Uang Lecehkan Martabat Manusia
Memang materialisme bisa menggoda sebagian orang, meski mereka tidak masuk kategori miskin. Tentu saja ada orang miskin yang tergoda akan materi sehingga rela menjual anggota kerabatnya sendiri.
Materialisme atau godaan akan uang juga telah menggoda para calo atau muncikari untuk menipu banyak gadis dengan iming-iming kerja enak, tapi kemudian dilacurkan. Kita tentu tidak melupakan kasus puluhan gadis asal Tulungagung yang diiming-imingi menjadi duta wisata ke Jepang, lalu dilacurkan di Tokyo dan beberapa kota lain di Jepang. Publik perlu sadar modus operandi para calo trafficking.
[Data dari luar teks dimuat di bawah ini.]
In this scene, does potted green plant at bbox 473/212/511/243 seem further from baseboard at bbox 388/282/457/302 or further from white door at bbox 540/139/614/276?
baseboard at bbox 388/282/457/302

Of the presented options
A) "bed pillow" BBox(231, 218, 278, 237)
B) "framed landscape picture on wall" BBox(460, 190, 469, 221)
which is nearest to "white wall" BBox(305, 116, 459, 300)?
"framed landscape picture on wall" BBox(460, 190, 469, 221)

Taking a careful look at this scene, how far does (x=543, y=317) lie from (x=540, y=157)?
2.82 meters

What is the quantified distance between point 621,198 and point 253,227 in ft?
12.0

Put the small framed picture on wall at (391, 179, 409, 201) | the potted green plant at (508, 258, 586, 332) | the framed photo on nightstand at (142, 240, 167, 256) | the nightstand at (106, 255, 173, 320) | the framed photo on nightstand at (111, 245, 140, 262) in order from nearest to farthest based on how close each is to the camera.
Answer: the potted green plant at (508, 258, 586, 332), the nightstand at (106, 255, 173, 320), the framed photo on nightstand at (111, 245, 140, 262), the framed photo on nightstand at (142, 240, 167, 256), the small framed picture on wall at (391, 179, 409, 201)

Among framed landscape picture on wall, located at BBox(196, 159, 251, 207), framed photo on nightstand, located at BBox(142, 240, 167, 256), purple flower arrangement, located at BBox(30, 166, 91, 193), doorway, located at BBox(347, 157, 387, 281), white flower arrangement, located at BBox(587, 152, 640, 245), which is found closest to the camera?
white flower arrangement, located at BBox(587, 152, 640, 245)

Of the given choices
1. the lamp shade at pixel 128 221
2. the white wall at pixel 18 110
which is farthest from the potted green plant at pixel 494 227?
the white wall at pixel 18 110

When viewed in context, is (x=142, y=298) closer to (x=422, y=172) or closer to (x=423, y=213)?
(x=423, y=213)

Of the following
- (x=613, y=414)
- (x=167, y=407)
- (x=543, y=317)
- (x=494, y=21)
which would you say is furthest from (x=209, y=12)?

Publik juga harus sadar trafficking adalah tindak kriminal. Ini boleh jadi yang kurang disadari banyak kalangan, termasuk pihak keluarga yang kerap justru menjadi pengambil inisiatif awal dalam menjual kerabatnya sendiri kepada para calo.
Mengapa ini jahat? Karena yang diperjualbelikan adalah manusia. Martabat manusia benar-benar dibuat lebih rendah daripada hewan jika praktik ini terus dilakukan. Dalam Vienna Forum PBB baru-baru ini juga ditekankan perlunya martabat manusia, khususnya perempuan dan anak-anak, dilindungi dari bahaya trafficking.
Sosialisasi UU No 21/2007
Nah, agar tidak makin banyak korban, negeri kita sebenarnya sudah punya payung hukum. Pertama, pasal 297 KUHP yang menyebutkan larangan perdagangan wanita dan anak laki-laki belum dewasa.
Kedua, UU No 23/2002 tentang Perlindungan Anak menentukan larangan memperdagangkan, menjual, atau menculik anak untuk diri sendiri atau untuk dijual (pasal 83). Ketiga secara khusus Indonesia juga telah menerbitkan lex specialis (hukum khusus) tentang perdagangan orang, yaitu: UU No 21/2007.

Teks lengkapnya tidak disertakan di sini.